§ Work instructions
Using the listing below, retype exactly the lines starting at the one with "The Readers and" and ending at the one with "Feliz Día del", and include both.

§ Provided material
———
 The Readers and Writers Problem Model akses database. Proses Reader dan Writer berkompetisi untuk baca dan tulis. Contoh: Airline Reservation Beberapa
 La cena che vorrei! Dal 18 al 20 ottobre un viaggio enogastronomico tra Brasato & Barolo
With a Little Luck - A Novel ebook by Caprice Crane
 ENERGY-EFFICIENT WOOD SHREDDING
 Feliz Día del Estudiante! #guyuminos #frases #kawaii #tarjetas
———
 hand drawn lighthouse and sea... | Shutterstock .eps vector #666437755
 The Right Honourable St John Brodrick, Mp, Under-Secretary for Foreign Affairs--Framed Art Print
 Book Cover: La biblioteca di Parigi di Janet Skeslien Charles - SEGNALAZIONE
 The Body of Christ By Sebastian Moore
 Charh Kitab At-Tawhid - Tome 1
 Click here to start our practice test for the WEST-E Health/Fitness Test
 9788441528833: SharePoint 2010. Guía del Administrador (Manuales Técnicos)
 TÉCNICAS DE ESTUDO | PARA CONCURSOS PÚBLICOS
———
§ Task response
 The Readers and Writers Problem Model akses database. Proses Reader dan Writer berkompetisi untuk baca dan tulis. Contoh: Airline Reservation Beberapa
 La cena che vorrei! Dal 18 al 20 ottobre un viaggio enogastronomico tra Brasato & Barolo
With a Little Luck - A Novel ebook by Caprice Crane
 ENERGY-EFFICIENT WOOD SHREDDING
 Feliz Día del Estudiante! #guyuminos #frases #kawaii #tarjetas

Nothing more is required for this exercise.